++++ Supplied information

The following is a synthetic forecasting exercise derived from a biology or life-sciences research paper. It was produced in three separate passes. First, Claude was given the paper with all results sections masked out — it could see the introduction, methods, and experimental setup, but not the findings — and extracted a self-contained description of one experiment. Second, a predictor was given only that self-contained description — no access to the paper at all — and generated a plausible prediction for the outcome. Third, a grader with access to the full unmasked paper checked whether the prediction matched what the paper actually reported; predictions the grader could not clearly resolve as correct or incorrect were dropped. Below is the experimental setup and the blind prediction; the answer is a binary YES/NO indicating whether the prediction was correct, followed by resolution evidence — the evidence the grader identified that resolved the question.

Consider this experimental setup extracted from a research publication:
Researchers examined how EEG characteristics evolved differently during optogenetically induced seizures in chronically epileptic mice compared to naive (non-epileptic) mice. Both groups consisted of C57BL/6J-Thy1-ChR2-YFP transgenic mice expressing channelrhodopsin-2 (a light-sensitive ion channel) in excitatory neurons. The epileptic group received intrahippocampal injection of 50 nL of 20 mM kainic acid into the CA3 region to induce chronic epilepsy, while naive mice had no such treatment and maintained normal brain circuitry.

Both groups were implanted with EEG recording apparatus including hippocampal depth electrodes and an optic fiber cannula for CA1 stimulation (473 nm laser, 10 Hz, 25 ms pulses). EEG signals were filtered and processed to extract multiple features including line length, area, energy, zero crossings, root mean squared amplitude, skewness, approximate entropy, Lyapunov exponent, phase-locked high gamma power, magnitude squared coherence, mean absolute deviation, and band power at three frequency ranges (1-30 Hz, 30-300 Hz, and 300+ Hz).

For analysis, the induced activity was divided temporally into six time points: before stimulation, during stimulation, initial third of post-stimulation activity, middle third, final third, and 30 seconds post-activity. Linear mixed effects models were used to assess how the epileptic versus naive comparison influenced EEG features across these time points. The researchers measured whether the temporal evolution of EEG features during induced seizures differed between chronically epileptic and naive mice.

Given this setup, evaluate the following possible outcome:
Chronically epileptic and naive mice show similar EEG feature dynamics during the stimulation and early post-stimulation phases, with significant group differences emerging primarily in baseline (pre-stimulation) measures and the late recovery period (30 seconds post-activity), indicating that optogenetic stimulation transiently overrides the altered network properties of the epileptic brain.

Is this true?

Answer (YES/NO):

++++++++

**What you have to do:** Set down every record above, word for word.

**Written solution:**
The following is a synthetic forecasting exercise derived from a biology or life-sciences research paper. It was produced in three separate passes. First, Claude was given the paper with all results sections masked out — it could see the introduction, methods, and experimental setup, but not the findings — and extracted a self-contained description of one experiment. Second, a predictor was given only that self-contained description — no access to the paper at all — and generated a plausible prediction for the outcome. Third, a grader with access to the full unmasked paper checked whether the prediction matched what the paper actually reported; predictions the grader could not clearly resolve as correct or incorrect were dropped. Below is the experimental setup and the blind prediction; the answer is a binary YES/NO indicating whether the prediction was correct, followed by resolution evidence — the evidence the grader identified that resolved the question.

Consider this experimental setup extracted from a research publication:
Researchers examined how EEG characteristics evolved differently during optogenetically induced seizures in chronically epileptic mice compared to naive (non-epileptic) mice. Both groups consisted of C57BL/6J-Thy1-ChR2-YFP transgenic mice expressing channelrhodopsin-2 (a light-sensitive ion channel) in excitatory neurons. The epileptic group received intrahippocampal injection of 50 nL of 20 mM kainic acid into the CA3 region to induce chronic epilepsy, while naive mice had no such treatment and maintained normal brain circuitry.

Both groups were implanted with EEG recording apparatus including hippocampal depth electrodes and an optic fiber cannula for CA1 stimulation (473 nm laser, 10 Hz, 25 ms pulses). EEG signals were filtered and processed to extract multiple features including line length, area, energy, zero crossings, root mean squared amplitude, skewness, approximate entropy, Lyapunov exponent, phase-locked high gamma power, magnitude squared coherence, mean absolute deviation, and band power at three frequency ranges (1-30 Hz, 30-300 Hz, and 300+ Hz).

For analysis, the induced activity was divided temporally into six time points: before stimulation, during stimulation, initial third of post-stimulation activity, middle third, final third, and 30 seconds post-activity. Linear mixed effects models were used to assess how the epileptic versus naive comparison influenced EEG features across these time points. The researchers measured whether the temporal evolution of EEG features during induced seizures differed between chronically epileptic and naive mice.

Given this setup, evaluate the following possible outcome:
Chronically epileptic and naive mice show similar EEG feature dynamics during the stimulation and early post-stimulation phases, with significant group differences emerging primarily in baseline (pre-stimulation) measures and the late recovery period (30 seconds post-activity), indicating that optogenetic stimulation transiently overrides the altered network properties of the epileptic brain.

Is this true?

Answer (YES/NO):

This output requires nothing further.